Start of Given records

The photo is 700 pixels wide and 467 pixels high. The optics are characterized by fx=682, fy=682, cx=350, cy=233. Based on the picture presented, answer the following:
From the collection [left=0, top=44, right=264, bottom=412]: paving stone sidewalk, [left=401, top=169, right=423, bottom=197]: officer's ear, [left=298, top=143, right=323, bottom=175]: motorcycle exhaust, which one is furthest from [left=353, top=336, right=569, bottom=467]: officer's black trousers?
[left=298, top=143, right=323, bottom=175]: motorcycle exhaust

End of Given records
Start of Given records

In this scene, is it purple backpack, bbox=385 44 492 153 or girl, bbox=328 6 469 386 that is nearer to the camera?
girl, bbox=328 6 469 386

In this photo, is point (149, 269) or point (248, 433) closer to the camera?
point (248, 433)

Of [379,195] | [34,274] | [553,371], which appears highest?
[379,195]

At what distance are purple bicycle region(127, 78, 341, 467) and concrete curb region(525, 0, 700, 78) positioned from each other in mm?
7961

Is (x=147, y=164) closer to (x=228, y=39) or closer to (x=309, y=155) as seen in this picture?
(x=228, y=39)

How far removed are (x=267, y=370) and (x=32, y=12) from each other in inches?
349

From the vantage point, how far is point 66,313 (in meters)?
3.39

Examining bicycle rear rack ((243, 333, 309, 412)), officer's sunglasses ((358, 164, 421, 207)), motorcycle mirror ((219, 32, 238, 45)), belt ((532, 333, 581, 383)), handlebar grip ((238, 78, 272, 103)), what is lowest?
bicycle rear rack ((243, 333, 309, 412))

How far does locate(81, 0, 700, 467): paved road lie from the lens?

End of Given records

# Objective:
Reproduce the records starting at the line containing "How far removed" and ending at the line containing "How far does", with "officer's sunglasses" renamed to "officer's eyewear" and everything else left unchanged. Give only those lines.

# Reply:
How far removed are (x=267, y=370) and (x=32, y=12) from each other in inches?
349

From the vantage point, how far is point 66,313 (in meters)?
3.39

Examining bicycle rear rack ((243, 333, 309, 412)), officer's eyewear ((358, 164, 421, 207)), motorcycle mirror ((219, 32, 238, 45)), belt ((532, 333, 581, 383)), handlebar grip ((238, 78, 272, 103)), what is lowest?
bicycle rear rack ((243, 333, 309, 412))

How far does locate(81, 0, 700, 467): paved road lie from the lens?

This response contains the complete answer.